薬機法は「医薬品、医療機器等の品質、有効性及び安全性の確保等に関する法律」のことです。その名のとおり、対象となる医薬品や医療機器などの品質、有効性、安全性を確保するために定められています。

化粧品も当法律の対象ですので、化粧品の製造や販売、広告表示を行う際には避けて通れないものになります。

薬機法の目的

薬機法の目的は、医薬品等の品質、有効性、安全性を確保することです。また、これらの製品の適正な使用を推進することで、国民の健康を守り、公衆衛生の向上を図ることも目的としています。

具体的には以下のような内容が含まれています。

  1. 医薬品や医療機器の安全性と有効性の確保
    人々が使用する医薬品や医療機器が、安全で効果的であることを確認するための基準を設けています。
  2. 製造や販売の規制
    医薬品や医療機器の製造、流通、販売に関する基準を設定し、品質の確保を図っています。
  3. 適正使用の推進
    医薬品や医療機器が正しく使われるように、情報提供や監視体制を整備しています。
  4. 不正な製品の排除
    不正な医薬品や医療機器の流通を防ぎ、健康被害を未然に防ぎます。

薬機法規制の対象となるもの

薬機法の規制対象となるのは、医薬品、医薬部外品、化粧品、医療機器、再生医療等製品です。薬機法の中でそれぞれの定義付けもなされていますので、その内容を簡単にご紹介します。

  • 医薬品
    病気の診断、治療、予防を目的として使用されるもの
    を指します。医療機関で処方される薬だけでなく、薬局やドラッグストアで購入できる一般用医薬品も該当します。
  • 医療機器
    疾病の診断、治療、予防に使用される「機械器具」
    などを指します。(再生用医療等製品を除く。)マッサージ器やコンタクトレンズ、体温計などが該当します。
  • 化粧品
    人の身体を清潔にし、美化することを目的として使用されるもの
    を指します。スキンケア製品、メイクアップ製品が代表的なもので、シャンプーや香水なども該当します。
  • 医薬部外品
    医薬品に比べ効果は穏やかであるものの、人体に作用するもの
    を含みます。体の不快感を軽減するものから害虫を駆除するものまで、その種類は多岐にわたります。身近なものとして、殺虫剤や薬用せっけん、生理用ナプキンなどが該当します。
  • 再生医療等製品
    人や動物の細胞に加工をし、身体機能を修復する目的で使用されるものを指します。移植用の軟骨細胞などが該当します。

化粧品における薬機法のルール

化粧品を広告する際に特に気を付けたい薬機法のルールに「虚偽・誇大広告の禁止」があります。薬機法第66条で、医薬品等の名称、製造方法、効能などに関して、「明示的であると暗示的であるとを問わず、虚偽又は誇大な記事を広告し、記述し、又は流布してはならない。」と定められています。

具体的には、以下のような表現が禁止されています。

  • 化粧品の効果を逸脱した表現
  • 承認されていない効果を標ぼうすること
  • 効果や安全性を保証するような表現
  • 効果や安全性についての最大級表現
  • 他社製品を誹謗するような表現
  • 医薬関係者(代表例:医者、美容師など)が推薦していると表現すること

日本化粧品工業会が発行している「化粧品等の適正広告ガイドライン」に、より細かい解説が掲載されていますので、化粧品の広告を作成される方はぜひ参考にしてみてください。

リフトアップとは

「リフトアップ」は直訳すると「持ち上げる」という意味になります。

美容医療でもよく使用される言葉であり、顔(フェイスラインやほうれい線)を中心に、首や体にできたたるみを改善するための治療法を意味します。

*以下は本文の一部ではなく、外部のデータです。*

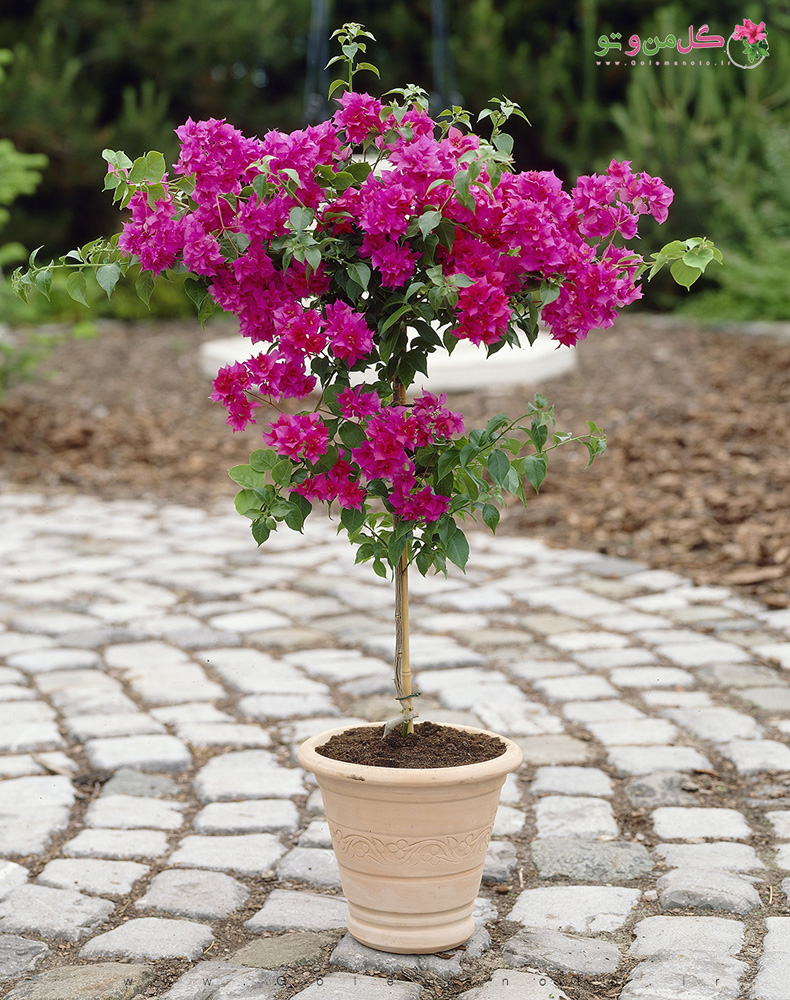 نیازها و معرفی گل کاغذی - گل من و تو
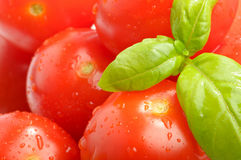 Close Up Tomatoes Royalty Free Stock Images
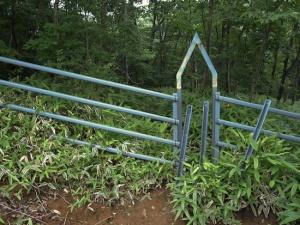Cow-proof gates (Ricoh GR Digital)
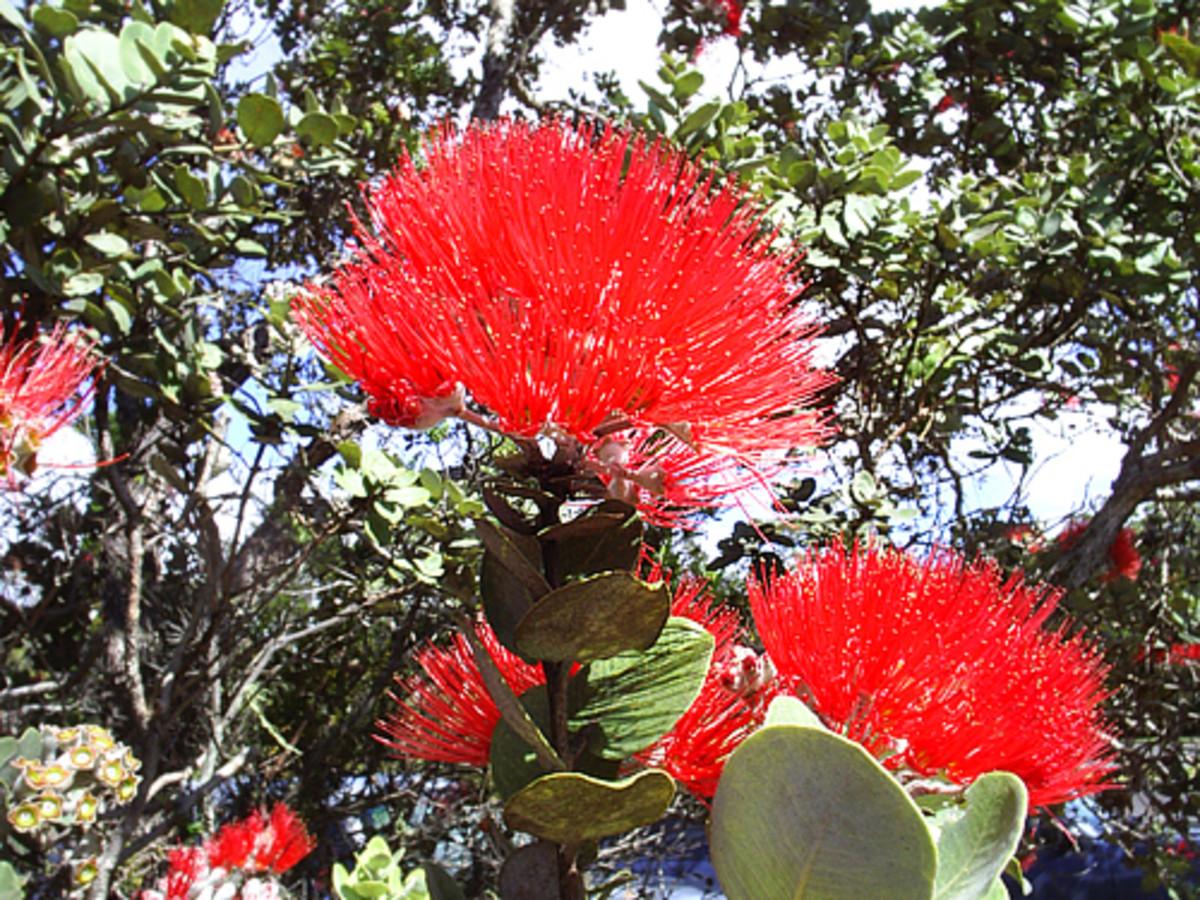 Red lehua flowers (Metrosideros polymorpha)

一般的には、もう少しライトなイメージで、化粧品や美顔器を使用したセルフケアでフェイスラインをシャープにしたり、たるみを引き上げたりすることを指す言葉としても使われているのではないでしょうか。

化粧品で「リフトアップ」は標榜できない

実は化粧品の広告で、効果として「リフトアップ」の表現をすることはできません

化粧品の効能効果として広告することができるのは56項目の定められた効果の範囲に限られています。この56項目の中に、リフトアップに該当するものが存在しないため、化粧品の広告でリフトアップを標ぼうした場合、化粧品の効果を逸脱していると判断されるのです。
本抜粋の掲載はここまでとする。